La tercera cita fue en el cine, algo neutral. Ella escogió el lugar y Patricio la película. Una comedia por razones algo evidentes. No pudo haber sido mejor idea, Patricio sólo tenía que esperar la escena y listo, el mundo se frenaba con esta risa melodiosa. Hasta las palomitas duraron más tiempo gracias a estas pausas. Sin embargo, el celular de ella sonó, por supuesto con uno de estos temas de reggaeton que Patricio odia, y ella salió de la sala hablando con su amiga. La hora y media de la película le causaron tortícolis a Patricio, ya que cada dos minutos giraba el cuello para ver si se aparecía de nuevo por la puerta. Cuando empezaron a mostrar los créditos, Patricio salió y deambuló por el centro comercial, sin suerte. Le llegó un mensaje de texto después de un rato. En el mensaje venían disculpas por dejar a Patricio y a las palomitas solos.

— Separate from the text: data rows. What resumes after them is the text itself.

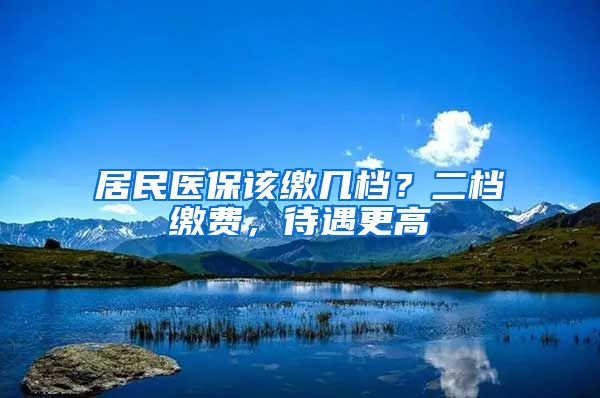 居民医保该缴几档？二档缴费，待遇更高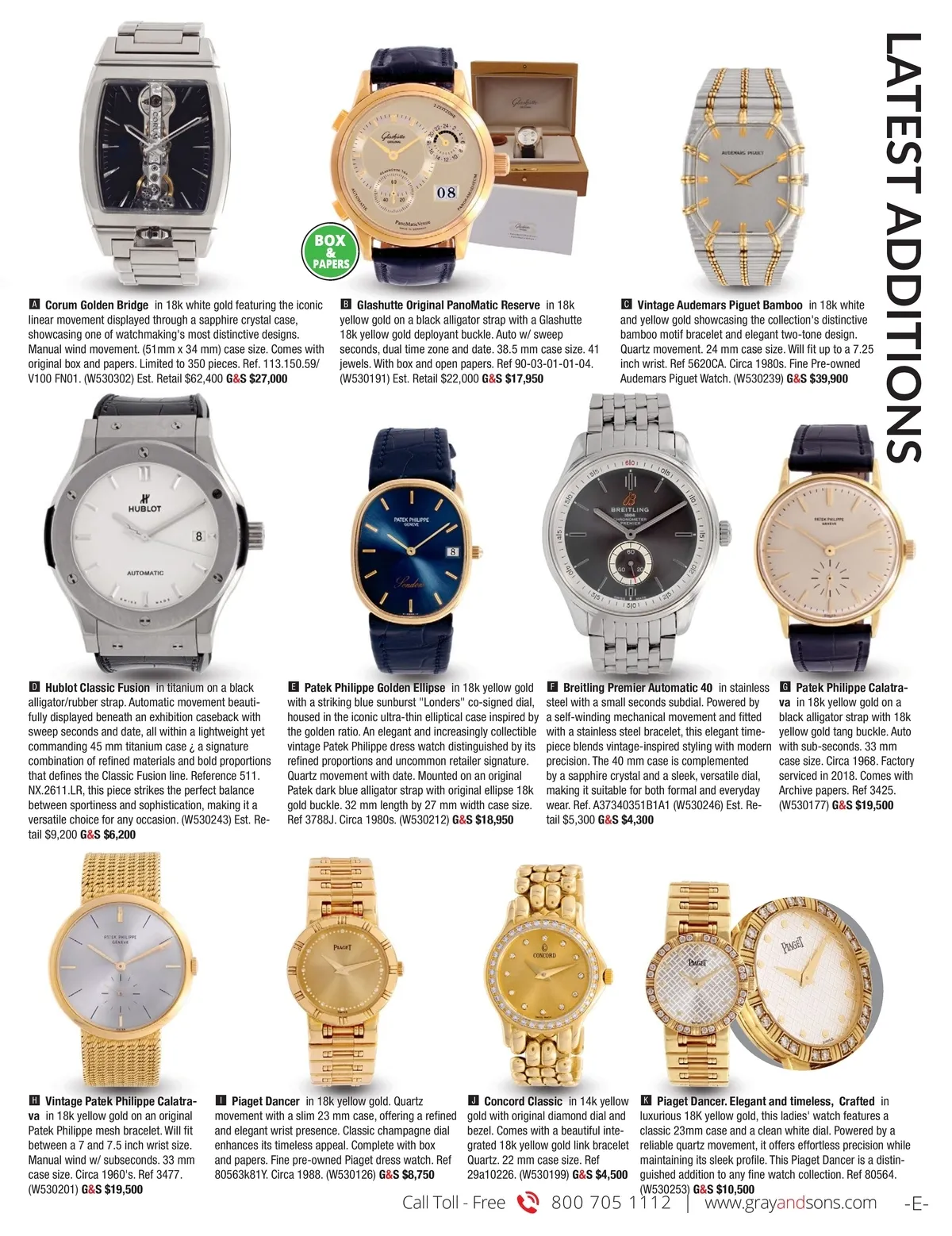 LATEST ADDITIONS

BOX & PAPERS

A Corum Golden Bridge in 18k white gold featuring the iconic linear movement displayed through a sapphire crystal case, showcasing one of watchmaking's most distinctive designs. Manual wind movement. (51mm x 34 mm) case size. Comes with original box and papers. Limited to 350 pieces. Ref. 113.150.59/V100 FN01. (W530302) Est. Retail $62,400 G&S $27,000

B Glashutte Original PanoMatic Reserve in 18k yellow gold on a black alligator strap with a Glashutte 18k yellow gold deployant buckle. Auto w/ sweep seconds, dual time zone and date. 38.5 mm case size. 41 jewels. With box and open papers. Ref 90-03-01-01-04. (W530191) Est. Retail $22,000 G&S $17,950

C Vintage Audemars Piguet Bamboo in 18k white and yellow gold showcasing the collection's distinctive bamboo motif bracelet and elegant two-tone design. Quartz movement. 24 mm case size. Will fit up to a 7.25 inch wrist. Ref 5620CA. Circa 1980s. Fine Pre-owned Audemars Piguet Watch. (W530239) G&S $39,900

D Hublot Classic Fusion in titanium on a black alligator/rubber strap. Automatic movement beautifully displayed beneath an exhibition caseback with sweep seconds and date, all within a lightweight yet commanding 45 mm titanium case ¿ a signature combination of refined materials and bold proportions that defines the Classic Fusion line. Reference 511.NX.2611.LR, this piece strikes the perfect balance between sportiness and sophistication, making it a versatile choice for any occasion. (W530243) Est. Retail $9,200 G&S $6,200

E Patek Philippe Golden Ellipse in 18k yellow gold with a striking blue sunburst "Londers" co-signed dial, housed in the iconic ultra-thin elliptical case inspired by the golden ratio. An elegant and increasingly collectible vintage Patek Philippe dress watch distinguished by its refined proportions and uncommon retailer signature. Quartz movement with date. Mounted on an original Patek dark blue alligator strap with original ellipse 18k gold buckle. 32 mm length by 27 mm width case size. Ref 3788J. Circa 1980s. (W530212) G&S $18,950

F Breitling Premier Automatic 40 in stainless steel with a small seconds subdial. Powered by a self-winding mechanical movement and fitted with a stainless steel bracelet, this elegant timepiece blends vintage-inspired styling with modern precision. The 40 mm case is complemented by a sapphire crystal and a sleek, versatile dial, making it suitable for both formal and everyday wear. Ref. A37340351B1A1 (W530246) Est. Retail $5,300 G&S $4,300

G Patek Philippe Calatrava in 18k yellow gold on a black alligator strap with 18k yellow gold tang buckle. Auto with sub-seconds. 33 mm case size. Circa 1968. Factory serviced in 2018. Comes with Archive papers. Ref 3425. (W530177) G&S $19,500

H Vintage Patek Philippe Calatrava in 18k yellow gold on an original Patek Philippe mesh bracelet. Will fit between a 7 and 7.5 inch wrist size. Manual wind w/ subseconds. 33 mm case size. Circa 1960's. Ref 3477. (W530201) G&S $19,500

I Piaget Dancer in 18k yellow gold. Quartz movement with a slim 23 mm case, offering a refined and elegant wrist presence. Classic champagne dial enhances its timeless appeal. Complete with box and papers. Fine pre-owned Piaget dress watch. Ref 80563k81Y. Circa 1988. (W530126) G&S $8,750

J Concord Classic in 14k yellow gold with original diamond dial and bezel. Comes with a beautiful integrated 18k yellow gold link bracelet Quartz. 22 mm case size. Ref 29a10226. (W530199) G&S $4,500

K Piaget Dancer. Elegant and timeless, Crafted in luxurious 18K yellow gold, this ladies' watch features a classic 23mm case and a clean white dial. Powered by a reliable quartz movement, it offers effortless precision while maintaining its sleek profile. This Piaget Dancer is a distinguished addition to any fine watch collection. Ref 80564. (W530253) G&S $10,500

Call Toll - Free 800 705 1112 | www.grayandsons.com -E-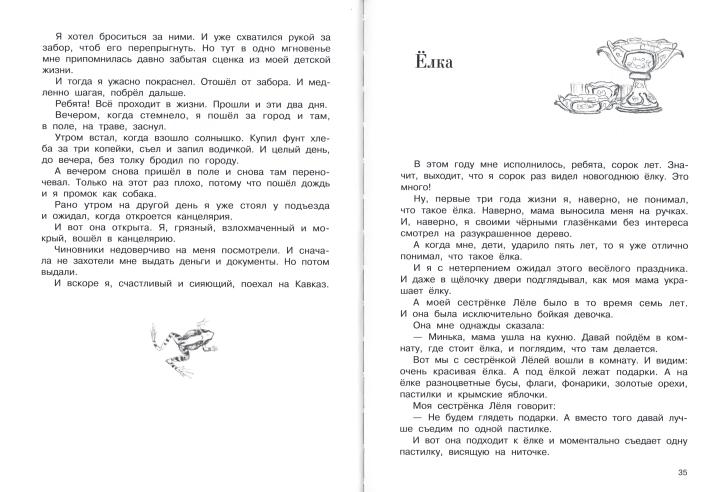 Я хотел броситься за ними. И уже схватился рукой за забор, чтоб его перепрыгнуть. Но тут в одно мгновенье мне припомнилась давно забытая сценка из моей детской жизни.

И тогда я ужасно покраснел. Отошёл от забора. И медленно шагая, побрёл дальше.

Ребята! Всё проходит в жизни. Прошли и эти два дня.

Вечером, когда стемнело, я пошёл за город и там, в поле, на траве, заснул.

Утром встал, когда взошло солнышко. Купил фунт хлеба за три копейки, съел и запил водичкой. И целый день, до вечера, без толку бродил по городу.

А вечером снова пришёл в поле и снова там переночевал. Только на этот раз плохо, потому что пошёл дождь и я промок как собака.

Рано утром на другой день я уже стоял у подъезда и ожидал, когда откроется канцелярия.

И вот она открыта. Я, грязный, взлохмаченный и мокрый, вошёл в канцелярию.

Чиновники недоверчиво на меня посмотрели. И сначала не захотели мне выдать деньги и документы. Но потом выдали.

И вскоре я, счастливый и сияющий, поехал на Кавказ.

Ёлка

В этом году мне исполнилось, ребята, сорок лет. Значит, выходит, что я сорок раз видел новогоднюю ёлку. Это много!

Ну, первые три года жизни я, наверно, не понимал, что такое ёлка. Наверно, мама выносила меня на ручках. И, наверно, я своими чёрными глазёнками без интереса смотрел на разукрашенное дерево.

А когда мне, дети, ударило пять лет, то я уже отлично понимал, что такое ёлка.

И я с нетерпением ожидал этого весёлого праздника. И даже в щёлочку двери подглядывал, как моя мама украшает ёлку.

А моей сестрёнке Лёле было в то время семь лет. И она была исключительно бойкая девочка.

Она мне однажды сказала:

— Минька, мама ушла на кухню. Давай пойдём в комнату, где стоит ёлка, и поглядим, что там делается.

Вот мы с сестрёнкой Лёлей вошли в комнату. И видим: очень красивая ёлка. А под ёлкой лежат подарки. А на ёлке разноцветные бусы, флаги, фонарики, золотые орехи, пастилки и крымские яблочки.

Моя сестрёнка Лёля говорит:

— Не будем глядеть подарки. А вместо того давай лучше съедим по одной пастилке.

И вот она подходит к ёлке и моментально съедает одну пастилку, висящую на ниточке.

35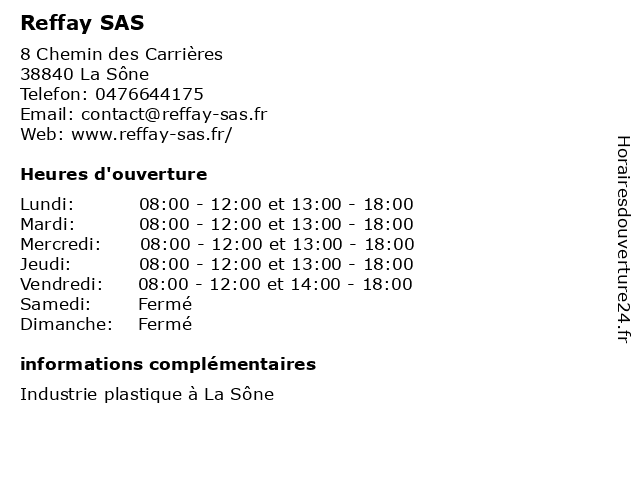 Reffay SAS

8 Chemin des Carrières
38840 La Sône
Telefon: 0476644175
Email: contact@reffay-sas.fr
Web: www.reffay-sas.fr/

Heures d'ouverture

| | |
|---|---|
| Lundi: | 08:00 - 12:00 et 13:00 - 18:00 |
| Mardi: | 08:00 - 12:00 et 13:00 - 18:00 |
| Mercredi: | 08:00 - 12:00 et 13:00 - 18:00 |
| Jeudi: | 08:00 - 12:00 et 13:00 - 18:00 |
| Vendredi: | 08:00 - 12:00 et 14:00 - 18:00 |
| Samedi: | Fermé |
| Dimanche: | Fermé |

informations complémentaires

Industrie plastique à La Sône

Horairesdouverture24.fr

La última cita fue en un museo. Uno que no tenía pasto, ni pedazos de pollo grandes, ni recepción celular. Algo moderno, tal vez arte, era lo que mostraban ahí. Patricio no sabía bien qué opinar, pero al parecer lo poco que opinaba seguía funcionando con el truco de frenar al mundo. Ella no paraba de reír. Pasaron a una sala con una pintura que estaba en préstamo, una pintura de Vermeer, porque, así es, Patricio es de estas personas a las que les gusta Vermeer. Y ella es una de estas personas que no sabe quién es Vermeer. Y Patricio le comenzó a contar todo acerca de Veermer, y su trayectoria artística, y los detalles a encontrar en su estilo, y lo que contribuyó, e incluso los chismes y detalles de su vida.

Patricio presenció como, en menos de un segundo, el mundo se aceleró tres o cuatro minutos. Se sintió muy viejo de la nada. Hizo caso omiso a esta distracción y siguió su relato, pero volvió a ocurrir. Algo muy incisivo estaba haciendo empujar al mundo hacia adelante. Una vez más, volvió a retomar la conversación. Pero no, algo estaba mal. Hasta una tercera vez, sintió como el mundo iba más rápido que de costumbre. Ella había bostezado al menos tres veces. Patricio calló y empezó a caminar en silencio hasta la salida. Ella lo siguió.

Afuera del museo regalaban globos. Patricio es de esas personas que toma todo lo que sea gratis, y que sabe que ella es de aquellas personas que odia que la gente tome cosas gratis. Tomó un globo y el primer microbús que pasó. Y ella vio irse a Patricio y a su globo, acompañados uno del otro.